**Stated problem A:**
Show every line of the records that contains the word "heart", treating case as significant.

**Selection:**
━━━━━━━━

Did you read my response earlier regarding how municipal bonds work? I'm not going to keep repeating how municipal bonds work. You either have already convinced yourself that you are right or you aren't reading my posts at all.
They couldn't have chose to allocate those bonds to teacher's salaries, but they didn't have to use them all. Essentially wasting taxpayer's money while the school is bleeding money.
Here is my last explanation:
- Bonds levels are approved on a schedule basis for each asset type. Allen was approved for $60MM of bonds all specifically for different parts of the buildout.
- That Approval does not require the city to use every dollar of distribution. If they decided that maybe a Jumbotron was a bit much for a high school in a $4.5MM deficet, then they could have chosen to not allocate those bonds.
- Now, this money couldn't be used elsewhere because they are specifically tied to the stadium. But this would lower the taxpayer burden of the bond issuance and in turn lower the specific tax increase necessary to create funds for the project.
- With this lower tax hike, if they wanted to address the loss of teachers, lack of tools or create scholarships. Then they could vote for new legislation to create those. They would be completely seperate from the stadium bonds, but if they already agreed to the tax hike necessary for the stadium, maybe they would accept a rate increase to the original amount to fulfill the bond issuance. Albeit, the difference being new operating budget.

━━━━━━━━

**Exercise input:**
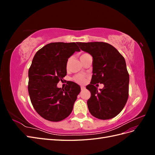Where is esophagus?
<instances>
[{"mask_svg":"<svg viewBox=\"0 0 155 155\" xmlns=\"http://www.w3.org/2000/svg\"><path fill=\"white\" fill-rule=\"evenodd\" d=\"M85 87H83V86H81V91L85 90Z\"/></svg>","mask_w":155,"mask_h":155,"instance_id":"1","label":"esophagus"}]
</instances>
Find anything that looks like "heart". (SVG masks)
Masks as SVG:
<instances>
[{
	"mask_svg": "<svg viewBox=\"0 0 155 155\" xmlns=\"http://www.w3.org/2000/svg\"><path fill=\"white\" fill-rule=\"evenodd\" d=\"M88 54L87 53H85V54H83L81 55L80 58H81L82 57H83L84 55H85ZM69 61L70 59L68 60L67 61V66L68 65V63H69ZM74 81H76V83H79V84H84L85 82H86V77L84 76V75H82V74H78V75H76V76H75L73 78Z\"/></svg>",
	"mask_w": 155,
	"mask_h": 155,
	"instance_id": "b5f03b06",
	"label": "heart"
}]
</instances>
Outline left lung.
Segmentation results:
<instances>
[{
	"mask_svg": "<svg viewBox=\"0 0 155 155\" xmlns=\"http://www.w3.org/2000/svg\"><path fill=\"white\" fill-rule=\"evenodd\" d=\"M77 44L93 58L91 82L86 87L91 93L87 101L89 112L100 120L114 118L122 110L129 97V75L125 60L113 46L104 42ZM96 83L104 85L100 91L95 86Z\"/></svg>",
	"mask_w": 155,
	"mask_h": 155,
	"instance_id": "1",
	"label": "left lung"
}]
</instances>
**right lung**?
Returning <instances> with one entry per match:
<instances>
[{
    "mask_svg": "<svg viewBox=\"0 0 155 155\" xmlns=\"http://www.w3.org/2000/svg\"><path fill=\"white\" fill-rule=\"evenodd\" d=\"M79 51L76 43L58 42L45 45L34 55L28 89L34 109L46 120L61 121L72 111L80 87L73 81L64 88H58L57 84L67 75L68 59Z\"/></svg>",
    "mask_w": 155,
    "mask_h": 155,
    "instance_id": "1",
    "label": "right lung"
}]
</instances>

━━━━━━━━

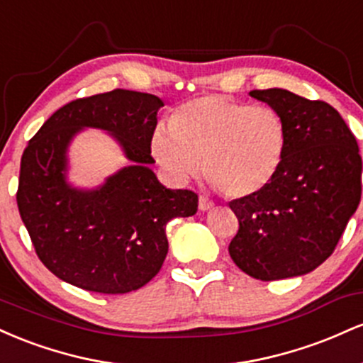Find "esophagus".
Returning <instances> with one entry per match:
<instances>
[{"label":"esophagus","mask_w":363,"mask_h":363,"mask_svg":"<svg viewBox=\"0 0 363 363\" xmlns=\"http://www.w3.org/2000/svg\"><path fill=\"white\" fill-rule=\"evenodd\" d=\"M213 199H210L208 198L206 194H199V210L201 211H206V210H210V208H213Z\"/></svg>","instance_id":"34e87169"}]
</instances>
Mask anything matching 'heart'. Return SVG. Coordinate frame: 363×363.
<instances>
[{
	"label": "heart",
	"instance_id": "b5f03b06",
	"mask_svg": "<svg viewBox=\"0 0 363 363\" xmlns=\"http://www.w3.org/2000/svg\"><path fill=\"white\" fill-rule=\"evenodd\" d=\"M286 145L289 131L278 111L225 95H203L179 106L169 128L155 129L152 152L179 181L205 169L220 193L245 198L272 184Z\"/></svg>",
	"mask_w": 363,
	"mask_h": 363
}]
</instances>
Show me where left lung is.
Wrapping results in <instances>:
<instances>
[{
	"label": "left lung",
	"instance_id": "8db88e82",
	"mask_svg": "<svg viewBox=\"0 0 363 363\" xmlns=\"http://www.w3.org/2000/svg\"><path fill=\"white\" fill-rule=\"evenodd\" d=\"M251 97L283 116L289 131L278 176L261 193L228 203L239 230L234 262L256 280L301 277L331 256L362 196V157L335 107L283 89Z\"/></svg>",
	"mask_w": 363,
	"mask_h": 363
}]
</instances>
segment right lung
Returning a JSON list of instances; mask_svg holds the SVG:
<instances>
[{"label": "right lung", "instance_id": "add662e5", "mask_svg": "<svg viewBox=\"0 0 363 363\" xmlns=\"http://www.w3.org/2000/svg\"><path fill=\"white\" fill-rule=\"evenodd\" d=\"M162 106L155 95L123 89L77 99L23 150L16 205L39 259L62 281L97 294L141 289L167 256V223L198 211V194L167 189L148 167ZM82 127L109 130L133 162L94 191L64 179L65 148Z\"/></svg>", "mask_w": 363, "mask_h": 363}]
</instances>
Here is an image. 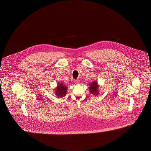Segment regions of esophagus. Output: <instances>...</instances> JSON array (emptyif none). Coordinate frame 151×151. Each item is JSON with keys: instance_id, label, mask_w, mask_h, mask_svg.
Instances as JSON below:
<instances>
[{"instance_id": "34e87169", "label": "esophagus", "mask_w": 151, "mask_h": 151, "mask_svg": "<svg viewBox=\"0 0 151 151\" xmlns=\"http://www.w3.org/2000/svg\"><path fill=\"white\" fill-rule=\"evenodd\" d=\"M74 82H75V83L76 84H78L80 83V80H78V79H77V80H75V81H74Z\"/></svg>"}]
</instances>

━━━━━━━━

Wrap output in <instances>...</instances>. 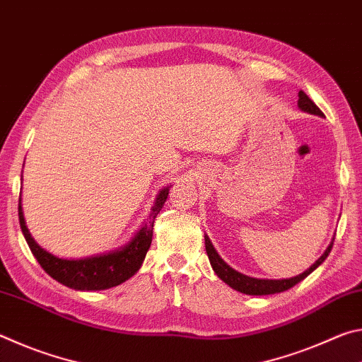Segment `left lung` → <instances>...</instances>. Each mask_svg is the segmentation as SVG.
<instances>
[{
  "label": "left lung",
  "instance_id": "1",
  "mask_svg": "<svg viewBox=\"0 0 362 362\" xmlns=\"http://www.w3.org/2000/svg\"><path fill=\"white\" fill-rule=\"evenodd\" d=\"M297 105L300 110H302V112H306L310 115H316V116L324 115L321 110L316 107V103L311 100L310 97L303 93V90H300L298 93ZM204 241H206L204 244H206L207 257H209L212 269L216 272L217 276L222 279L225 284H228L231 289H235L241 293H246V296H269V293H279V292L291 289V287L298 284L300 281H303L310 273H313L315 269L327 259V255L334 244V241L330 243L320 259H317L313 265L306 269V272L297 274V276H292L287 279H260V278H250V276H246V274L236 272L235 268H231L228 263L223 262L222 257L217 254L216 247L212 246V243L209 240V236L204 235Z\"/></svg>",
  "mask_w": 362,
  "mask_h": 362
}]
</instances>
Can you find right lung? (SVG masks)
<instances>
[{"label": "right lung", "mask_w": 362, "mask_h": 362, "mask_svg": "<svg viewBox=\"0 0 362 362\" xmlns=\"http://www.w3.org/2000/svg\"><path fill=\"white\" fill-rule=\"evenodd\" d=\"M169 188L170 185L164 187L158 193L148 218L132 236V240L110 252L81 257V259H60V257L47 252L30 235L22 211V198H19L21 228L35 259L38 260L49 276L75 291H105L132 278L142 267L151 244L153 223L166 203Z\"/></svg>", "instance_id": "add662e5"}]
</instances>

━━━━━━━━

**Stated problem B:**
Update the passage on the stadium bonds starting at "- With this" and ending at "new operating budget.", replacing "tax hike" with "tax increase" wherever it occurs in that span.

**Exercise result A:**
Find anything that looks like "heart". (SVG masks)
	"label": "heart"
Mask anything matching 'heart'. Return SVG. Coordinate frame: 363×363.
	"label": "heart",

**Exercise result B:**
- With this lower tax increase, if they wanted to address the loss of teachers, lack of tools or create scholarships. Then they could vote for new legislation to create those. They would be completely seperate from the stadium bonds, but if they already agreed to the tax increase necessary for the stadium, maybe they would accept a rate increase to the original amount to fulfill the bond issuance. Albeit, the difference being new operating budget.